Revoilà Jacques Mailloux, ce "flot" de sept, de quatre, de huit ou de douze, salué ici même
il y a dix ans, et qui revient nous dire qu’il n’en a pas fini avec ses
confessions éclatées. Il entend bien poursuivre, verser encore, en une
nouvelle édition, quelques unes de ses aventures épiques à notre
connaissance, lui le gamin frondeur et têtu qui avance en zigzag au gré
de son âge, coincé entre un père autoritaire (et néanmoins porté sur
la bibine) et une mère nerveuse qui crie, s’emporte, le rapetisse, en
fait la risée du village, et ce au seul motif qu’il a de sérieux
problèmes de robinetterie, s’oubliant en plein sommeil au point de
mouiller une paire de draps chaque nuit.
« Un pissou loge en ce lieu, disent-ils, cette maison est maudite.
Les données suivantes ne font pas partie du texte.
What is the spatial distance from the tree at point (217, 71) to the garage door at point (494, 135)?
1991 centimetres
Tes pensées les plus affreuses, Mère Mailloux, traversent l’espace et
tombent en phrases dans l’esprit de tous ceux qui dans le monde savent
entendre le grincement matinal et criard de ta corde à linge alors que
sont suspendus les draps maculés de ton fils pissou. »
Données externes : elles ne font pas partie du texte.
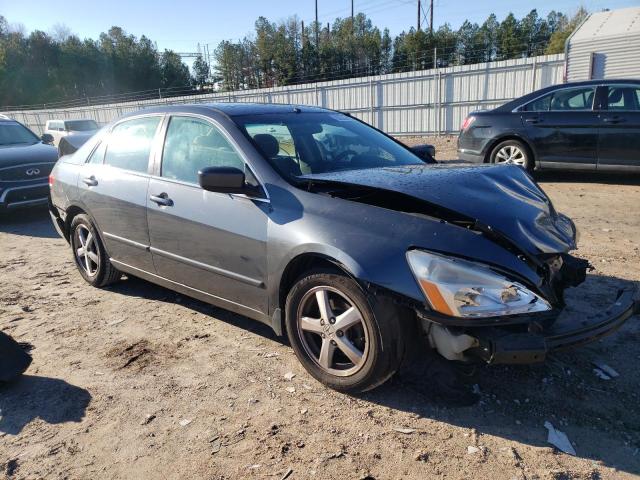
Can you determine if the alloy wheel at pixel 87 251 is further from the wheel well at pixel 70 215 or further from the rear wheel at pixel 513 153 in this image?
the rear wheel at pixel 513 153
De nombreux morceaux d’enfance lui restent en travers de la gorge.
Certains sont burlesques, d’autres pénibles et ténébreux. Le mieux, pour
s’en débarrasser, est encore de les revivre en repartant du début, en
ouvrant cette trentaine de tableaux (qui sont autant d’épisodes et de
chapitres courts) par celui où on le voit s’échapper d’un traîneau,
laisser ses parents en plan, et sa « mère monstre » crier, et son père
s’activer pour le déloger, à coups de pelle, de sous une voiture à l’arrêt
dans la neige.
« J’ai fait le mort. J’ai fait le mort et puis ç’a cessé d’être un
jeu, c’était trop long. Le père Mailloux m’a poussé du dessous du char à
l’aide d’une pelle, la mère Mailloux m’a cueilli de l’autre côté. Elle a
secoué la neige de mon habit, elle ne riait pas, le père Mailloux non
plus ne riait pas, on a regagné le traîneau, j’ai dormi le reste du
trajet. »
On le voit tour à tour seul dans la chambre de sa mère, ou en camp de
survie, ou perdu dans un grand magasin, ou tenant « une torche afin d’aider son
père », ou passant la nuit chez tante Génisse, ou encore perché dans un
arbre, ou bloqué dans "le char" familial sans chauffage en allant fêter
un Noël sous la neige chez son parrain. Autant d’aventures colorées et
hallucinées, transcrites avec fébrilité, toutes traversées par les aléas
dus à ce tuyau qui fuit et qui fait de lui une sorte de paria honteux
et solitaire.
« J’ai entendu le pire blond dire à des parents qui le visitaient,
dans l’intimité des rideaux beiges à ses parents qui le visitaient je
l’ai entendu dire que j’étais en face un Mailloux qui pissait dans la
nuit. Quand j’ai entendu ça, un soir, la mère et le père Mailloux se
tenaient auprès du lit où j’étais sur le dos, c’est entré dans leurs
oreilles avec la honte noire habituellement liée au sexe et à la mort,
la mère Mailloux s’est mise à pleurer. »
Ce qui porte haut l’épopée du "flot" Mailloux, en plus des contes
cruels ou désopilants qui s’y succèdent, c’est la langue du québécois Hervé Bouchard.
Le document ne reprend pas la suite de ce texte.